(Co-authored by Yashowardhan Tiwari)
“Direct knowledge is incapable of growth, for it is individual and therefore incommunicable. Intuition is the ultimate vision of our profoundest being ….”
~ Dr. S. Radhakrishnan (An Idealist View of Life. P. 144.)
The twenty first century has once again marked the victory of science and amused the world with the innumerable wonders that scientific and technological knowledge can offer. The power and understanding of ‘Knowledge’ as we understand it today has undergone a major change over the centuries. While during the Vedic period the concept of ‘vidya’ (knowledge) largely centered around the idea of achieving ‘atma jnana’ (knowledge of self) and getting enlightened; the subsequent centuries brought with them an onset of Colonial Imperialism marked by a diffusion of Western Philosophical thought and the ideas of the Renaissance.
This revolutionary transition over the ages has metamorphosed the concept of Vidya into one of empirical and rationalistic knowledge based on science, logic, and humanism. On a lighter note, we Indians are at times stereotyped as individuals who can fix any Computer-software issues. Thus, we cannot go without acknowledging that this transition from the ‘land of snake-charmers’ to the ‘land of Engineers’ has been remarkable.
As students, we were once witness to a very curious observation made by one of our Professors, who stated that it is intuition rather than logical analysis which leads us to the greatest of discoveries and a clear understanding of reasons behind certain events. This claim stimulated reactions that were a mixture of both fascination and a sense of being taken aback.

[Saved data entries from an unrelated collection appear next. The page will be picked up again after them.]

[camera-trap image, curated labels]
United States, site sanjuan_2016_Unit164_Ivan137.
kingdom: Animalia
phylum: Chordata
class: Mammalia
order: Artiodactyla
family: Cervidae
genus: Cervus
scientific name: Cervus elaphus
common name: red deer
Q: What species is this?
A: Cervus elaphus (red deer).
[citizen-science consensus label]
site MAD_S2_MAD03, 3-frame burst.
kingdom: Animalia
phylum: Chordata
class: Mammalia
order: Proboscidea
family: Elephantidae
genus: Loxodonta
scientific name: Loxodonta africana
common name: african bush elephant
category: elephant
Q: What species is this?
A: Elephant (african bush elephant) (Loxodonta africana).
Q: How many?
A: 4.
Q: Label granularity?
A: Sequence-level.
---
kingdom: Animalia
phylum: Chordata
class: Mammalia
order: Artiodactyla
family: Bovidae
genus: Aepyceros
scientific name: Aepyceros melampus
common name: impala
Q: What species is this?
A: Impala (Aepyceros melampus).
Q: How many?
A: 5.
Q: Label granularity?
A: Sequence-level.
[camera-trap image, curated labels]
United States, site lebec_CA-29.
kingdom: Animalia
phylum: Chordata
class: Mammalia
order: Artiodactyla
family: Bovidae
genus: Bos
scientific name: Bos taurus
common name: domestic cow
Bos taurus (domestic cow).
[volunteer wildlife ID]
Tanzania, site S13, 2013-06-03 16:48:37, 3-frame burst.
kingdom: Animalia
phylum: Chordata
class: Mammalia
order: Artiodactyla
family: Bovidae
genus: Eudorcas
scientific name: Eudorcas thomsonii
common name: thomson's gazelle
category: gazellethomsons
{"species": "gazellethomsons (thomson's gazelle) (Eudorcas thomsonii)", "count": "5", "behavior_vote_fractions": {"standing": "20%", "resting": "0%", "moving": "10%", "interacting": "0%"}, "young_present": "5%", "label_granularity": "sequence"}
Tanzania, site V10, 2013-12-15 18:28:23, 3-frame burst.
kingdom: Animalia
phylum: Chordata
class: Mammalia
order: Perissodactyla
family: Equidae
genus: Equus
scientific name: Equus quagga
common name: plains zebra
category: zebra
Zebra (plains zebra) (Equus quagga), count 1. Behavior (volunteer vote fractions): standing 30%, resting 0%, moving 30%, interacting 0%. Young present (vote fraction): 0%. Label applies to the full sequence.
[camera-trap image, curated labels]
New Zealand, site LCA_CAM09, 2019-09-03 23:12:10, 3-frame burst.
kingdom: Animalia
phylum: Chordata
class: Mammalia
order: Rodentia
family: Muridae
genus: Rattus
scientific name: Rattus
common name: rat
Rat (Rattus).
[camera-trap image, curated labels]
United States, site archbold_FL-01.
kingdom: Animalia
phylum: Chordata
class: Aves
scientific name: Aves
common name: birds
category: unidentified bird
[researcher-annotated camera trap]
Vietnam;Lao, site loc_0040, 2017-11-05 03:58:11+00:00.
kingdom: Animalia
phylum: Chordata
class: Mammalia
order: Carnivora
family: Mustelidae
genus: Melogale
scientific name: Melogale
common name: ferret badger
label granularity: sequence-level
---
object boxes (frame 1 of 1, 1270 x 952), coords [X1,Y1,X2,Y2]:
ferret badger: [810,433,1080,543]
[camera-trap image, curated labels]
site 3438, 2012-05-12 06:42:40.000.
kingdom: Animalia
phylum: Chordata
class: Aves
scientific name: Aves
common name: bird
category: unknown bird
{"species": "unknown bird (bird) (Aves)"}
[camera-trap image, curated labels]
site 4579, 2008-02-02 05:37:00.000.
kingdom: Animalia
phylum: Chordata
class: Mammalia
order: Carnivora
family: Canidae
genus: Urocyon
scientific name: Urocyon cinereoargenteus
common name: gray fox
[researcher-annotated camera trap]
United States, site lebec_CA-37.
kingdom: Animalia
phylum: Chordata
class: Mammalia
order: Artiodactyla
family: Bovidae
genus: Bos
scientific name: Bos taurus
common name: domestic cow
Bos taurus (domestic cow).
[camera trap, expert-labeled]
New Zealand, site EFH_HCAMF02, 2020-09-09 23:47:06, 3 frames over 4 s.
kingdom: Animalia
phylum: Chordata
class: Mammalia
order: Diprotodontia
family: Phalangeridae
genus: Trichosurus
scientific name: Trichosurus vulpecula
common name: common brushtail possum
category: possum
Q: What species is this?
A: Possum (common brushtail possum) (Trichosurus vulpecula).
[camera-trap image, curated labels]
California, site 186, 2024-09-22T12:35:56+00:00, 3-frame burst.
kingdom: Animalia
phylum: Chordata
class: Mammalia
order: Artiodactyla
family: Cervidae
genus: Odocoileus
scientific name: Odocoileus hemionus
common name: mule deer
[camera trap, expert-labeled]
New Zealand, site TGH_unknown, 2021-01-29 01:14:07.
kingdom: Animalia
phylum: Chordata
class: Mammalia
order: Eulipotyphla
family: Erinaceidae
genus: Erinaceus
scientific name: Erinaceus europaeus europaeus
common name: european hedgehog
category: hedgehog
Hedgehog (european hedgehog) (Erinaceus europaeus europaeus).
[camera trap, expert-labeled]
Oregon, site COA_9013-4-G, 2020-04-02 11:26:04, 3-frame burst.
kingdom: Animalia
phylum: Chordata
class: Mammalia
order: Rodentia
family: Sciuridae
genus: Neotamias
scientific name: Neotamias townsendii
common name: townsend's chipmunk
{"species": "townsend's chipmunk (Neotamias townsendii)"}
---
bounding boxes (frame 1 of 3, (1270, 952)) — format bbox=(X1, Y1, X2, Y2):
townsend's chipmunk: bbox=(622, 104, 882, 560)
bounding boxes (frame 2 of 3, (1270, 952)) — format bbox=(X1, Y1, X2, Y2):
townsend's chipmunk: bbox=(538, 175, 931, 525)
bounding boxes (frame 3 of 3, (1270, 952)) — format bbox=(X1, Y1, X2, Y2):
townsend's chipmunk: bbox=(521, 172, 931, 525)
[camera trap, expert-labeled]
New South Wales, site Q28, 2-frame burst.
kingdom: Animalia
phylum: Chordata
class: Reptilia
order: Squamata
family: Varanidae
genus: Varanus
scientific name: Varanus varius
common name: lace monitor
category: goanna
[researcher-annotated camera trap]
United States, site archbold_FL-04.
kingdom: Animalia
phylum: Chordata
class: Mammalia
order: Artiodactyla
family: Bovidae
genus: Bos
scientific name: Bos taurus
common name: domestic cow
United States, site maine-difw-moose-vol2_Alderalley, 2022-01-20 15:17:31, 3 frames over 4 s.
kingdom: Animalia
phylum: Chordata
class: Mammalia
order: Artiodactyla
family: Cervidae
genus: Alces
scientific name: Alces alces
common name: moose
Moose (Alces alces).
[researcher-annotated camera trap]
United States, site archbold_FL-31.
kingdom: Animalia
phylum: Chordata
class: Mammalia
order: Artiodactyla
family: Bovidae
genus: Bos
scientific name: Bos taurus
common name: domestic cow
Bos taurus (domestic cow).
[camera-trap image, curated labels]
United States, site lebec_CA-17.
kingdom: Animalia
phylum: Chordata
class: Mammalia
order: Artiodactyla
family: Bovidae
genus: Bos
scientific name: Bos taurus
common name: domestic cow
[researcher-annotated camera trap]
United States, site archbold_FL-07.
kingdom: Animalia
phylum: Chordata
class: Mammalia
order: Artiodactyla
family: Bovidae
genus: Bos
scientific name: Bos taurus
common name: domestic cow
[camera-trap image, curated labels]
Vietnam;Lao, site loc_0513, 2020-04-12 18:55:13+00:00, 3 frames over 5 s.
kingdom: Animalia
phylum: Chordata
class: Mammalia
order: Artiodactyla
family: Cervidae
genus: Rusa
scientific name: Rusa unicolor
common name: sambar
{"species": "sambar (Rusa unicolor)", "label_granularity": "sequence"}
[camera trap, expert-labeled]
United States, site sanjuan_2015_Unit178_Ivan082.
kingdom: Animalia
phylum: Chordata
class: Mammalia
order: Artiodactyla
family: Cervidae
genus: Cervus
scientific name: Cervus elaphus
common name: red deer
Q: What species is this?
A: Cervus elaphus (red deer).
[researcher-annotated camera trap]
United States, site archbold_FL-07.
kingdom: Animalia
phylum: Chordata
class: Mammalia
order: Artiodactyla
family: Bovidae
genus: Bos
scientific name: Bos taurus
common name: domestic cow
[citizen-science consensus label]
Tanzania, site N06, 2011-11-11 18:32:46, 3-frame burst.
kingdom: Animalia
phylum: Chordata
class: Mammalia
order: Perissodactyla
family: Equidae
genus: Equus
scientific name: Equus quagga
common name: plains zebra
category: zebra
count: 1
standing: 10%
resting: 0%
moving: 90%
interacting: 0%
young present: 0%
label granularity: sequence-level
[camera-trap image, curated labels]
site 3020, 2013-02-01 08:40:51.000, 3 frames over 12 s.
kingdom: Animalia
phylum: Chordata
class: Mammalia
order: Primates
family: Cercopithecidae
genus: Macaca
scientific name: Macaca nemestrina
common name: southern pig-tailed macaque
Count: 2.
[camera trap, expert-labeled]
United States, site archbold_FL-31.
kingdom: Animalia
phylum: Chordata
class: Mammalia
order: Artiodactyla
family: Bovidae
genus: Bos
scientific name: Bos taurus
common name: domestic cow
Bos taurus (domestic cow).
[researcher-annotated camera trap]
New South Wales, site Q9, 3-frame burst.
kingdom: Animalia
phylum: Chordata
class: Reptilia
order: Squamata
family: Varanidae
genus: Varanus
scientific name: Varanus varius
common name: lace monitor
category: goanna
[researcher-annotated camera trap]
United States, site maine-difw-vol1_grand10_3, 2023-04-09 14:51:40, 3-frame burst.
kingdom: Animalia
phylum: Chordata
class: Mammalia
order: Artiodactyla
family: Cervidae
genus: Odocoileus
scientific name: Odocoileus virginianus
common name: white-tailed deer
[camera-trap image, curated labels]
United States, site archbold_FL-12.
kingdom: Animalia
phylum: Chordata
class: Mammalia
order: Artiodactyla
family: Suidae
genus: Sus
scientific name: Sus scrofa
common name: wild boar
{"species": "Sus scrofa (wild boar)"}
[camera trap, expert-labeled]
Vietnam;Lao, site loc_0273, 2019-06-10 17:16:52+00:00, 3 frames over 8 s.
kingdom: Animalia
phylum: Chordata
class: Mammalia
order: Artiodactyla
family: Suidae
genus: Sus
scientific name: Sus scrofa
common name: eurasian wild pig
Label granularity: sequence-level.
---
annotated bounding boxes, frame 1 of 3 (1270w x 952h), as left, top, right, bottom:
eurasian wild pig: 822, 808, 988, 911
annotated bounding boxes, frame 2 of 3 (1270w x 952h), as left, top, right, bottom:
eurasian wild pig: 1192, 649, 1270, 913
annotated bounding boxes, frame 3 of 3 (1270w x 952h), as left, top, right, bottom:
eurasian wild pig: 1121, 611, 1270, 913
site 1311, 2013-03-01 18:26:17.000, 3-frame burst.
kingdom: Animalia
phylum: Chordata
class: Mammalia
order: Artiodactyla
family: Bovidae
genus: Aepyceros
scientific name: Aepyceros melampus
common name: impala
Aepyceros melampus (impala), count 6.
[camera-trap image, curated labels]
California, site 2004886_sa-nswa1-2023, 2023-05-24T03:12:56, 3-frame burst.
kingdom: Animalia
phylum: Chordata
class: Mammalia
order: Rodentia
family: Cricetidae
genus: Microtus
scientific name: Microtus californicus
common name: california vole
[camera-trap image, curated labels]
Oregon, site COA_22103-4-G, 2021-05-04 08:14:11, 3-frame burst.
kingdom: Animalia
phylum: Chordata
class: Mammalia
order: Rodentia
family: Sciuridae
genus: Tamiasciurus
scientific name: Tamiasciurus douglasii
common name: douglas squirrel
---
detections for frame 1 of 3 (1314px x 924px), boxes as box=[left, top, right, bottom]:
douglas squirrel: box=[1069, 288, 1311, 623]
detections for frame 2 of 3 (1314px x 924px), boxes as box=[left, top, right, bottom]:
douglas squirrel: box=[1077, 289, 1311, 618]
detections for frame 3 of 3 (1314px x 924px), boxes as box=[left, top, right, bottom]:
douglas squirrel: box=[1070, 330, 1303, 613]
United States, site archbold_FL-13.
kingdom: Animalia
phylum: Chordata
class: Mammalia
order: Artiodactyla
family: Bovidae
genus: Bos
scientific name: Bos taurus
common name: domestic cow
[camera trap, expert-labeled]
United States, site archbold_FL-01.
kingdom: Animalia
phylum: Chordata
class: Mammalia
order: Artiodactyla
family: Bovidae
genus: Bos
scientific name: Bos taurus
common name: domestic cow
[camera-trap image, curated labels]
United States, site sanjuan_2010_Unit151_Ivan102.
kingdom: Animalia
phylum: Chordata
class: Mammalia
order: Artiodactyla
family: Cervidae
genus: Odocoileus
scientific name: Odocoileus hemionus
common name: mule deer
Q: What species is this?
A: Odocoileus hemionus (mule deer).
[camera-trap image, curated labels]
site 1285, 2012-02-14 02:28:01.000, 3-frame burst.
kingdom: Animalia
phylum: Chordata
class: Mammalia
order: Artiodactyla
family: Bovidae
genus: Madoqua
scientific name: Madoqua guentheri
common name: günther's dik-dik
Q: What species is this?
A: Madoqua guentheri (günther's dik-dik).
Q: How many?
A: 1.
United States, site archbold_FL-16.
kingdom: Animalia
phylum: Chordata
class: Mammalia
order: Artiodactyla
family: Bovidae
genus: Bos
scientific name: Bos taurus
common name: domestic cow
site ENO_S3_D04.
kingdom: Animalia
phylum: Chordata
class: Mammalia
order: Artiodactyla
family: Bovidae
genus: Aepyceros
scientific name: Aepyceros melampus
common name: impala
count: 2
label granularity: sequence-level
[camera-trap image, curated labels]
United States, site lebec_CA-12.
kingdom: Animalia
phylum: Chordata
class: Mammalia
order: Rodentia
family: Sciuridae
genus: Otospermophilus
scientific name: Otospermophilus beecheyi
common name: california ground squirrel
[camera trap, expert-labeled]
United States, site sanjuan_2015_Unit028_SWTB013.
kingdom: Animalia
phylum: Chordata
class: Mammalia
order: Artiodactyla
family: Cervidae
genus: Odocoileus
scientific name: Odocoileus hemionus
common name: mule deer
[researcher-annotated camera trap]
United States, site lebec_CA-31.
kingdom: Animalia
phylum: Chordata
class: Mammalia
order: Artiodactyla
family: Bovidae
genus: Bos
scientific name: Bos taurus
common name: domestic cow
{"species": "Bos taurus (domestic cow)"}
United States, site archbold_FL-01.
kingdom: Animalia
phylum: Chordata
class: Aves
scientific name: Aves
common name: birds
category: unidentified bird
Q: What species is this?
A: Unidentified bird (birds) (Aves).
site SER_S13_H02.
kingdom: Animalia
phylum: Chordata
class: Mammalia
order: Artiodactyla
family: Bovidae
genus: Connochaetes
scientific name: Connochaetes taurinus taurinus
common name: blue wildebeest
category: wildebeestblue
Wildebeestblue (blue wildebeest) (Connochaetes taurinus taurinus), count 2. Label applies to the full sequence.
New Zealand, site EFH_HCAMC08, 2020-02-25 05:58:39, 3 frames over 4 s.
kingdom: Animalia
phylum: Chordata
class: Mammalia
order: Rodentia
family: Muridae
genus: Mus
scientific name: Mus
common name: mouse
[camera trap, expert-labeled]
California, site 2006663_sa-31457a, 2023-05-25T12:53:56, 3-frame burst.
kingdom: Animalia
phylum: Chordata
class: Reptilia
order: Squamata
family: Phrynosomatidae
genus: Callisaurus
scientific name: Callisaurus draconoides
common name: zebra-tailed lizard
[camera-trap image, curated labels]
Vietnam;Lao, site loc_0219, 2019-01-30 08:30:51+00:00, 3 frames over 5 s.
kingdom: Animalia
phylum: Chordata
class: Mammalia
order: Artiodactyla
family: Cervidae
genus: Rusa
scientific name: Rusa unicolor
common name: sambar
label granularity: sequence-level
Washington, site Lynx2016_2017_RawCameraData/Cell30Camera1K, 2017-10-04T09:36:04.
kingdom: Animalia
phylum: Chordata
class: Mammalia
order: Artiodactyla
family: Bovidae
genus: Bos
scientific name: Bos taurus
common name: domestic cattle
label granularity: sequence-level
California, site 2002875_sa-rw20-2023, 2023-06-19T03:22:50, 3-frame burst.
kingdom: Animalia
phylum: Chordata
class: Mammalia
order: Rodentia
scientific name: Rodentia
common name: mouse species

However, thinking it through and juxtaposing it with the treatises of Radhakrishnan made us realize that it could indeed be the case. It’s a consequence of the modern mindset that one tries to arrive at conclusions rationally, constraining one’s analysis to the given set of facts; while denying agency to any intuitive understanding of the subject at hand. It’s an oft-repeated claim that rationality (as we define it now), is a product of the Western scientific narratives, which seek logic and proof in every assertion made. In spite of being conscious of this fact, we still aren’t ready to give agency to any other forms of reasoning and analysis. Radhakrishnan’s works are a challenge to these hegemonic narratives, and an invitation to the exploration of analytical tools and methodologies beyond those provided by the Western sciences.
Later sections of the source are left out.